[AN #167]: Concrete ML safety problems and their relevance to x-risk

by Rohin ShahAlignment Newsletter12 min read20th Oct 20214 comments



Alignment Newsletter is a weekly publication with recent content relevant to AI alignment around the world. Find all Alignment Newsletter resources here. In particular, you can look through this spreadsheet of all summaries that have ever been in the newsletter.

Audio version here (may not be up yet).

Please note that, while I work at DeepMind, this newsletter represents my personal views and not those of my employer.


Unsolved Problems in ML Safety (Dan Hendrycks, Nicholas Carlini, John Schulman, and Jacob Steinhardt) (summarized by Dan Hendrycks): To make the case for safety to the broader machine learning research community, this paper provides a revised and expanded collection of concrete technical safety research problems, namely:

1. Robustness: Create models that are resilient to adversaries, unusual situations, and Black Swan events.

2. Monitoring: Detect malicious use, monitor predictions, and discover unexpected model functionality.

3. Alignment: Build models that represent and safely optimize hard-to-specify human values.

4. External Safety: Use ML to address risks to how ML systems are handled, including cyberwarfare and global turbulence.

Throughout, the paper attempts to clarify the problems’ motivation and provide concrete project ideas.

Dan Hendrycks' opinion: My coauthors and I wrote this paper with the ML research community as our target audience.
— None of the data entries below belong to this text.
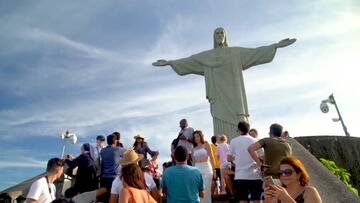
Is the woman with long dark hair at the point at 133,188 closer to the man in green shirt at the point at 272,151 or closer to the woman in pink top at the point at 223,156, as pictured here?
the man in green shirt at the point at 272,151

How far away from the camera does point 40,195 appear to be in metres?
3.79

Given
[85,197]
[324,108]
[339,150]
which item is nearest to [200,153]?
[85,197]

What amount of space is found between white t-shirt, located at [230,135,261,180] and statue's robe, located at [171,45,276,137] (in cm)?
668

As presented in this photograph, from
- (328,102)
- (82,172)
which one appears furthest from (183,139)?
(328,102)

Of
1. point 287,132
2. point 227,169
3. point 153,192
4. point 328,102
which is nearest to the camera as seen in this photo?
point 153,192

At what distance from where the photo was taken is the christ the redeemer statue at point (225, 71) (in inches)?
482

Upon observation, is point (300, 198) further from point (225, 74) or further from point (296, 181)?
point (225, 74)

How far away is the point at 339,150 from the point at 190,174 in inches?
429

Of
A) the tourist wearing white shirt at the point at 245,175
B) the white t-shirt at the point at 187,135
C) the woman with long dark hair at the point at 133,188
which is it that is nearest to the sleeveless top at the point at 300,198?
the woman with long dark hair at the point at 133,188

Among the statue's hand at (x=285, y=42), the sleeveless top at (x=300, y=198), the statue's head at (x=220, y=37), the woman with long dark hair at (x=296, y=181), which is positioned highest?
the statue's head at (x=220, y=37)

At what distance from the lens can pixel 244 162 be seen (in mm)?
5180

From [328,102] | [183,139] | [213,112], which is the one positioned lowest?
[183,139]

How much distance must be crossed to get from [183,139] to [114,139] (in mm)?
1836

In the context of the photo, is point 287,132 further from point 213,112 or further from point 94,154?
point 94,154
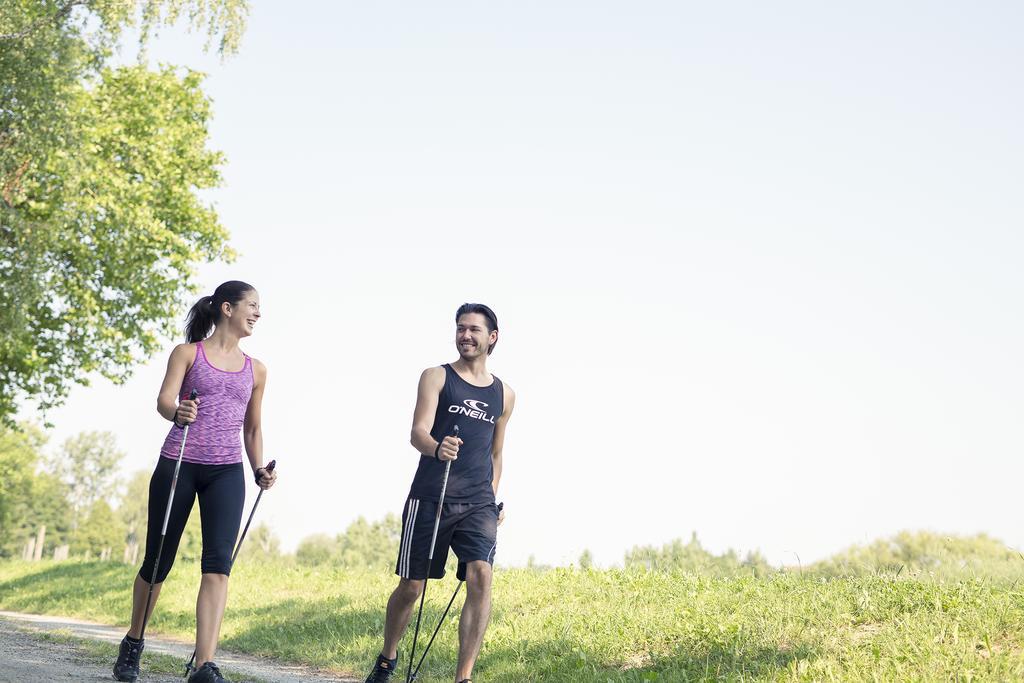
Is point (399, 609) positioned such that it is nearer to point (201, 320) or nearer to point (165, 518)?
point (165, 518)

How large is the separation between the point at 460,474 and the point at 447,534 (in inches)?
15.7

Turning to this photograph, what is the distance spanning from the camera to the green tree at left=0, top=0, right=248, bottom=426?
63.9 ft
Here are some thoughts on this topic:

1. The document includes numerous problems that, if left unsolved, would imply that ML systems are unsafe. We need the effort of thousands of researchers to address all of them. This means that the main safety discussions cannot stay within the confines of the relatively small EA community. I think we should aim to have over one third of the ML research community work on safety problems. We need the broader community to treat AI safety at least as seriously as safety for nuclear power plants.

2. To grow the ML safety research community, we need to suggest problems that can progressively build the community and organically grow support for elevating safety standards within the existing research ecosystem. Research agendas that pertain to AGI exclusively will not scale sufficiently, and such research will simply not get enough market share in time. If we do not get the machine learning community on board with proactively mitigating risks that already exist, we will have a harder time getting them to mitigate less familiar and unprecedented risks. Rather than try to win over the community with alignment philosophy arguments, I'll try winning them over with interesting problems and try to make work towards safer systems rewarded with prestige.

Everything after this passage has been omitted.